§ **The task**
Would you output the whole listing below, exactly as it reads?

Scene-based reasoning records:
☆ ☆ ☆ ☆ ☆ ☆ ☆
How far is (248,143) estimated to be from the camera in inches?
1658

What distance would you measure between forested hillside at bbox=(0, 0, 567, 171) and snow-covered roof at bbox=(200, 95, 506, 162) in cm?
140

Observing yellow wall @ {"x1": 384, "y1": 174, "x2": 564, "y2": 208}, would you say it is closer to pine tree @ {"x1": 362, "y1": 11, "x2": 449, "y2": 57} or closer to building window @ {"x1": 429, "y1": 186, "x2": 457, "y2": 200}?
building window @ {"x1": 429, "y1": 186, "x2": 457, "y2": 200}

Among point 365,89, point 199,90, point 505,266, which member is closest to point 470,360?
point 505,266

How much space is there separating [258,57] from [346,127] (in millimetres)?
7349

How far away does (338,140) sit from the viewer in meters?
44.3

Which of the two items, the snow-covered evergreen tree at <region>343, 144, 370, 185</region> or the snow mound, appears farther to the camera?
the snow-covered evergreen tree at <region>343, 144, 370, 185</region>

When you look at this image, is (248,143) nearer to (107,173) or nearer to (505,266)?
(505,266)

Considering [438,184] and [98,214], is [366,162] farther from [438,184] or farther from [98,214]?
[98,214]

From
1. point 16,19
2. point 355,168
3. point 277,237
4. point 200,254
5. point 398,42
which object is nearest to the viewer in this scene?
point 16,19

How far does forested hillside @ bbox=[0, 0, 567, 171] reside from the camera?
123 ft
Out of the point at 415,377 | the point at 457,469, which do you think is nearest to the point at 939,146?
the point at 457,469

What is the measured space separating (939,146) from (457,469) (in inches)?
☆ ☆ ☆ ☆ ☆ ☆ ☆
§ **Problem solution**
How far is (248,143) estimated to be from the camera in inches?
1658

What distance would you measure between forested hillside at bbox=(0, 0, 567, 171) and snow-covered roof at bbox=(200, 95, 506, 162) in cm?
140

Observing yellow wall @ {"x1": 384, "y1": 174, "x2": 564, "y2": 208}, would you say it is closer to pine tree @ {"x1": 362, "y1": 11, "x2": 449, "y2": 57} or closer to building window @ {"x1": 429, "y1": 186, "x2": 457, "y2": 200}?
building window @ {"x1": 429, "y1": 186, "x2": 457, "y2": 200}

Among point 365,89, point 199,90, point 505,266, which member is closest to point 470,360?
point 505,266

How much space is there separating [258,57] from [346,127] (in millimetres)?
7349

How far away does (338,140) sit from the viewer in meters?
44.3

Which of the two items, the snow-covered evergreen tree at <region>343, 144, 370, 185</region> or the snow mound, appears farther to the camera?
the snow-covered evergreen tree at <region>343, 144, 370, 185</region>

When you look at this image, is (248,143) nearer to (107,173) or nearer to (505,266)?
(505,266)

Considering [438,184] and [98,214], is [366,162] farther from [438,184] or farther from [98,214]?
[98,214]

From
1. point 16,19
2. point 355,168
3. point 277,237
4. point 200,254
5. point 398,42
which object is nearest to the viewer in this scene?
point 16,19

How far does forested hillside @ bbox=[0, 0, 567, 171] reside from the camera?
123 ft
Out of the point at 415,377 | the point at 457,469, which do you think is nearest to the point at 939,146?
the point at 457,469

What is the measured space separating (939,146) from (457,469) (in inches)?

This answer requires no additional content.